» **Aim of the task**:
Please output the section of the listing below that opens with the line containing "What do we mean" and closes with the line containing "and they leave", exactly and with nothing else.

» **Provided data**:
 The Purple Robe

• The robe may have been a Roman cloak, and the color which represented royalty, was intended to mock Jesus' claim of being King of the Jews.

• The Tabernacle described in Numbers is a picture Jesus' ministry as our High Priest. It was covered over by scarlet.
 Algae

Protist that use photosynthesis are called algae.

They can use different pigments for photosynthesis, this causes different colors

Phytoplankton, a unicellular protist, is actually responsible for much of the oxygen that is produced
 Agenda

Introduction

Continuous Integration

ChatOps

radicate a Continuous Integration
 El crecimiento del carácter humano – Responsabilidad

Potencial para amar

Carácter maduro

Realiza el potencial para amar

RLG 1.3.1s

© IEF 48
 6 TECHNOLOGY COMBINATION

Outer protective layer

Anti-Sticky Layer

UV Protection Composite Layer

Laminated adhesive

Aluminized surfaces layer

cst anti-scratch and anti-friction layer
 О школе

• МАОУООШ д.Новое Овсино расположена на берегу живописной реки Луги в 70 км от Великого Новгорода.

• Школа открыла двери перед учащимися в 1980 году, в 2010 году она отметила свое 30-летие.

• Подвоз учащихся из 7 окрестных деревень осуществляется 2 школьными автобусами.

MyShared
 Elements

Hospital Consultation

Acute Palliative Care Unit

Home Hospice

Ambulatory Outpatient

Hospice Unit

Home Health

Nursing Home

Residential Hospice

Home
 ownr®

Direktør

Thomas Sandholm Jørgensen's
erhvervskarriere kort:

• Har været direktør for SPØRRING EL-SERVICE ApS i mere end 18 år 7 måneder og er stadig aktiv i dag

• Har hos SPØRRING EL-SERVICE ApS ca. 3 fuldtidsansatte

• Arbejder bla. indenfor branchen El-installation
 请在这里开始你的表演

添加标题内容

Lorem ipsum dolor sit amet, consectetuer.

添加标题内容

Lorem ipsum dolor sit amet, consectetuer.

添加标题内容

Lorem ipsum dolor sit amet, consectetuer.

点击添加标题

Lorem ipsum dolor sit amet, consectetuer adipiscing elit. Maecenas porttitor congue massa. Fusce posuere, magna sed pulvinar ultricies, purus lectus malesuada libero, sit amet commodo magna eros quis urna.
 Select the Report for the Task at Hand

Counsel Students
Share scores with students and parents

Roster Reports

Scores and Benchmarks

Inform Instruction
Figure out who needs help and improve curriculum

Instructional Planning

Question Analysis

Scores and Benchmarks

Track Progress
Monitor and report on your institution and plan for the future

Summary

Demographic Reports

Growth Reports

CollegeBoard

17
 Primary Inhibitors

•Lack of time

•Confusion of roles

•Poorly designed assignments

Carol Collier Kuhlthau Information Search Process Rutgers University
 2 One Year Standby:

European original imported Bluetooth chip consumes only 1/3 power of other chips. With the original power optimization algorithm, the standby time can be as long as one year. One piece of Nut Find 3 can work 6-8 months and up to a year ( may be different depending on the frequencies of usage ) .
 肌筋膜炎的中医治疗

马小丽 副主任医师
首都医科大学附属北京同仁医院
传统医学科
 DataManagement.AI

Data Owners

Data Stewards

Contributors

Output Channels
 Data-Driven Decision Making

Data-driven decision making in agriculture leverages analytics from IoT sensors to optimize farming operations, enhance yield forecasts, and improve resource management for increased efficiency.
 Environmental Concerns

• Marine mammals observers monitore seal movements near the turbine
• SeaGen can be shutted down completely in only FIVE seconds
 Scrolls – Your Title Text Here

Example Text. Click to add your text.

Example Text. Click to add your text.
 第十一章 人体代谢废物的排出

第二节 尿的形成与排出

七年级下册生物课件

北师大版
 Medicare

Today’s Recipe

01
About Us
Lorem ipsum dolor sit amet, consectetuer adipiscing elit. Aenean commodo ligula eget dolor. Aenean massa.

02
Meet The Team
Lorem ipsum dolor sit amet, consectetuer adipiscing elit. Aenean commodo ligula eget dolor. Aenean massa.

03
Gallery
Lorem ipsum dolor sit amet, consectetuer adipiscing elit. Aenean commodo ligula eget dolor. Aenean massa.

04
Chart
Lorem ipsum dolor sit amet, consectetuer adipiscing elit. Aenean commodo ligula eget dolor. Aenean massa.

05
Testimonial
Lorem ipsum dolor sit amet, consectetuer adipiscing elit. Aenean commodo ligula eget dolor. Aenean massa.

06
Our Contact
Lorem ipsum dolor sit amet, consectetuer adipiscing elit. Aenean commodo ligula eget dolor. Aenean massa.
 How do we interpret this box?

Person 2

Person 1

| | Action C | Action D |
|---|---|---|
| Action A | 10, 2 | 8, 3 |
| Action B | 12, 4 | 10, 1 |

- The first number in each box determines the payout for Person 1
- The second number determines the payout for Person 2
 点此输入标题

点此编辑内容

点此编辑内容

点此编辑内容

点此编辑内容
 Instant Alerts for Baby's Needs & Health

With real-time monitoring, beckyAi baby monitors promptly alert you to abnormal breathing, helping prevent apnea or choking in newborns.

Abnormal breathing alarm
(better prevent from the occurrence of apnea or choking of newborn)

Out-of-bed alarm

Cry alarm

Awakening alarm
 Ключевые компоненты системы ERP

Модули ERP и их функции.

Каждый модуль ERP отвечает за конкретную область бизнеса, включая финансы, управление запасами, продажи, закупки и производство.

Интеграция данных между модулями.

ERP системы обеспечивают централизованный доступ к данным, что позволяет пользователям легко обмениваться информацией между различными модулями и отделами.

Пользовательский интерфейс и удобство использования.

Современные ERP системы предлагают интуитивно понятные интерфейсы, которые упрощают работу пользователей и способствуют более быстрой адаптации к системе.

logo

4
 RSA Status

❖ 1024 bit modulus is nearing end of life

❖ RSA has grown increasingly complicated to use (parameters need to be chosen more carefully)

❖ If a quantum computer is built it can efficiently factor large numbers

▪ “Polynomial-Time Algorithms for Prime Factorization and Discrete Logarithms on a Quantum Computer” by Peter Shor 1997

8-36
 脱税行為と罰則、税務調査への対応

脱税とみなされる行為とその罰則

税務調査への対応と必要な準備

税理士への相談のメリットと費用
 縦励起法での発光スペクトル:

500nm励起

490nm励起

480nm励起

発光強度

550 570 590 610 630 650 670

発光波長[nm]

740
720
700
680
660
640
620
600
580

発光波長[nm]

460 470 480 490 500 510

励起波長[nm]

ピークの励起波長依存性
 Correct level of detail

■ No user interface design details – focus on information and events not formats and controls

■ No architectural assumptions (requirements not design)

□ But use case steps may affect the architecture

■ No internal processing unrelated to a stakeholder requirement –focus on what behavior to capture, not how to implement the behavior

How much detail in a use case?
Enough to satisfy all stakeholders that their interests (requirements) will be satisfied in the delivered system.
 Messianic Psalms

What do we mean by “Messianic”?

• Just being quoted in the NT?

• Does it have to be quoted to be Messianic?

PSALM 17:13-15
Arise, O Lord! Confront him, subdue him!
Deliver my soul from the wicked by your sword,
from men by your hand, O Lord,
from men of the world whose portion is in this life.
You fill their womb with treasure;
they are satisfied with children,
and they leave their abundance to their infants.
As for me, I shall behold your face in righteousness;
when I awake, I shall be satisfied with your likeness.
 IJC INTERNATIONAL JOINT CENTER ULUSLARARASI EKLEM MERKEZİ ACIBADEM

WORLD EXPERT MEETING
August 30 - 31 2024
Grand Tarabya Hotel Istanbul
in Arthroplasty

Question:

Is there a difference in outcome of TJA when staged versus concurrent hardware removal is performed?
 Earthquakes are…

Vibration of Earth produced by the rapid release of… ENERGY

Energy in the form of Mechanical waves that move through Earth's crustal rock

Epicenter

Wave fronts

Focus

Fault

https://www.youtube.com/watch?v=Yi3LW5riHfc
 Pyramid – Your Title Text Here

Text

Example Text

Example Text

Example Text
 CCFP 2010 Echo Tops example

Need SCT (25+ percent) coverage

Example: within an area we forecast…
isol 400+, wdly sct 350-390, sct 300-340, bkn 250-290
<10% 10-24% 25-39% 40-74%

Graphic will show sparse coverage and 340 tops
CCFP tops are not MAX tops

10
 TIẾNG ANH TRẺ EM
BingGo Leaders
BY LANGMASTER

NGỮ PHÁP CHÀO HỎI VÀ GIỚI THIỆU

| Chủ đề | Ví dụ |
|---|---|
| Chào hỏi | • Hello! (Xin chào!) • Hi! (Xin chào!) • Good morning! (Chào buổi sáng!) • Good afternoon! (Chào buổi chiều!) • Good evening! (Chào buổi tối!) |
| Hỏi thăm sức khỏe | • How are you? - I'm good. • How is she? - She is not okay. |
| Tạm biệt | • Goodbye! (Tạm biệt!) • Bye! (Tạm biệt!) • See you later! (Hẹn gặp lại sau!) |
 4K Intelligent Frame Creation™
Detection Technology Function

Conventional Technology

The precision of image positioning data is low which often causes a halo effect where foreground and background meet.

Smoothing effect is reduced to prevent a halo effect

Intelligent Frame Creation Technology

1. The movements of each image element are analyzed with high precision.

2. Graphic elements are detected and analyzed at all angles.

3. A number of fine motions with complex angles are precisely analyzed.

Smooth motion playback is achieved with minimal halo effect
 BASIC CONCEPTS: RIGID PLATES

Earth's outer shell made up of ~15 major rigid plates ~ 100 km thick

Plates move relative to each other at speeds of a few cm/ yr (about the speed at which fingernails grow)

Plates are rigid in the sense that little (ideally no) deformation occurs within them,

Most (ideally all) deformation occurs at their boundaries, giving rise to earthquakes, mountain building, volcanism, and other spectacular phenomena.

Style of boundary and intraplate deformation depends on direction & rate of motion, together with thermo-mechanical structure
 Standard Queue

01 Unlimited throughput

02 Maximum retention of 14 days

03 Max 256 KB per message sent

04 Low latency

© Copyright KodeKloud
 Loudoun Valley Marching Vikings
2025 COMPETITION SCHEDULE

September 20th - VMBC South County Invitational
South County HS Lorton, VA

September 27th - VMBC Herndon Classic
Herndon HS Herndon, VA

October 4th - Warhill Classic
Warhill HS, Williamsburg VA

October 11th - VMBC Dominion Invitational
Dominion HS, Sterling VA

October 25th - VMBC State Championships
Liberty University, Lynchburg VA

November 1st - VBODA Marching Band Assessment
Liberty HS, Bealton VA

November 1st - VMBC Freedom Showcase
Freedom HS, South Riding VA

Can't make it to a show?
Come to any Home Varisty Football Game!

» **Written reply**:
What do we mean by “Messianic”?

• Just being quoted in the NT?

• Does it have to be quoted to be Messianic?

PSALM 17:13-15
Arise, O Lord! Confront him, subdue him!
Deliver my soul from the wicked by your sword,
from men by your hand, O Lord,
from men of the world whose portion is in this life.
You fill their womb with treasure;
they are satisfied with children,
and they leave their abundance to their infants.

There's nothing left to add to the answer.